## Document
-- Start --
Egholm is a manor house and estate situated on the Hornsherred Peninsula, between Kirke Hyllinge and Skibby, in Lejre Municipality, some 60 km west of Copenhagen, Denmark. The Neoclassical main building from 1824, a gatehouse from 1870, a barn from 1880, a stable from circa 1890 and a former horse mill were listed on the Danish registry of protected buildings and places in 1998. Another building is now operated as an arms museum under the name Egholm Museum. The estate covers 770 hectares of land.

History

14th century – 1640: Early history
Egholm traces its history back to the 13th century. Remains of a Romanesque castle is still seen at the site. It is believed that it was built for Jacob Nielsen, Count of Halland, a grandson of Valdemar II. Egholm is first mention in written records in 1405 when it was owned by Predbjørn Podebusk. In 1419  he presented the estate to his nephew Henning Podebusk. In 1435, Henning Podebusk ceded it to his uncle's son Claus Podebusk. These transactions may, however, only have comprised a share of the estate since Hans Grubendal, who was probably married to Predbjørn Podebusk's daughter Gisele Podebusk, in 1436, is also mentioned as owner of Egholm. Gisele Podebusk was later married to Jens Due, who was the sole owner of Egholm from 1460.
-- End --
## Supplied material
-- Start --
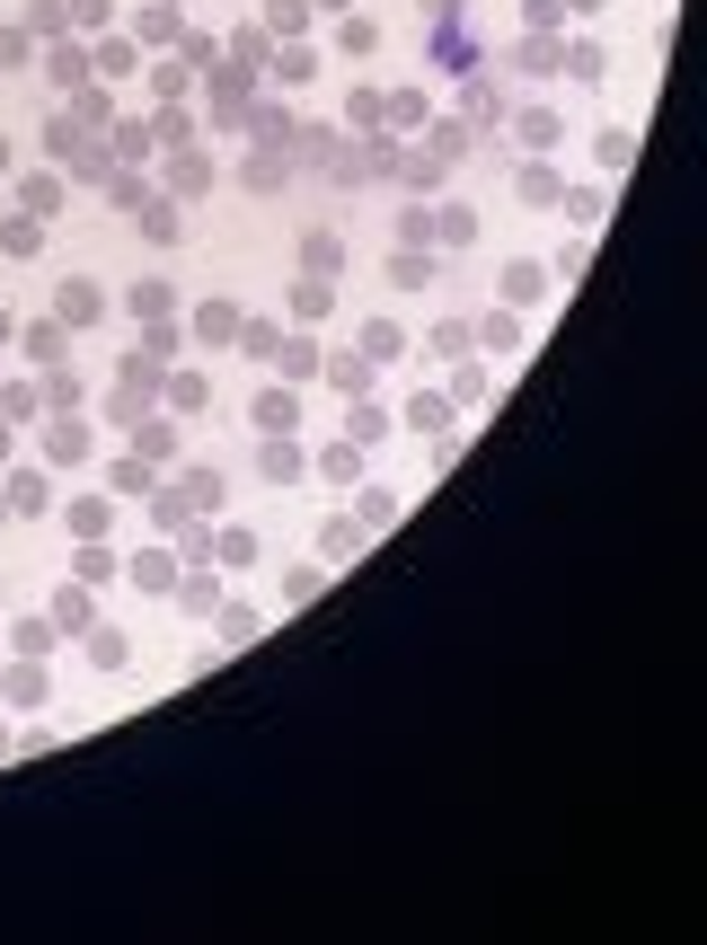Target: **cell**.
-- End --
## Given exercise A
Using the Egholm text, answer the following:
(i) How many hectares of land does the estate cover?
(ii) In which year were the main building, gatehouse, barn, stable and former horse mill listed on the Danish registry of protected buildings and places?
(iii) From which year was Jens Due the sole owner of Egholm?
## Given exercise B
Write out the Egholm text from "Egholm is a" to "hectares of land.", switching "gatehouse" to "gate lodge".

## Finished answer A
(i) 770 hectares
(ii) 1998
(iii) 1460

## Finished answer B
Egholm is a manor house and estate situated on the Hornsherred Peninsula, between Kirke Hyllinge and Skibby, in Lejre Municipality, some 60 km west of Copenhagen, Denmark. The Neoclassical main building from 1824, a gate lodge from 1870, a barn from 1880, a stable from circa 1890 and a former horse mill were listed on the Danish registry of protected buildings and places in 1998. Another building is now operated as an arms museum under the name Egholm Museum. The estate covers 770 hectares of land.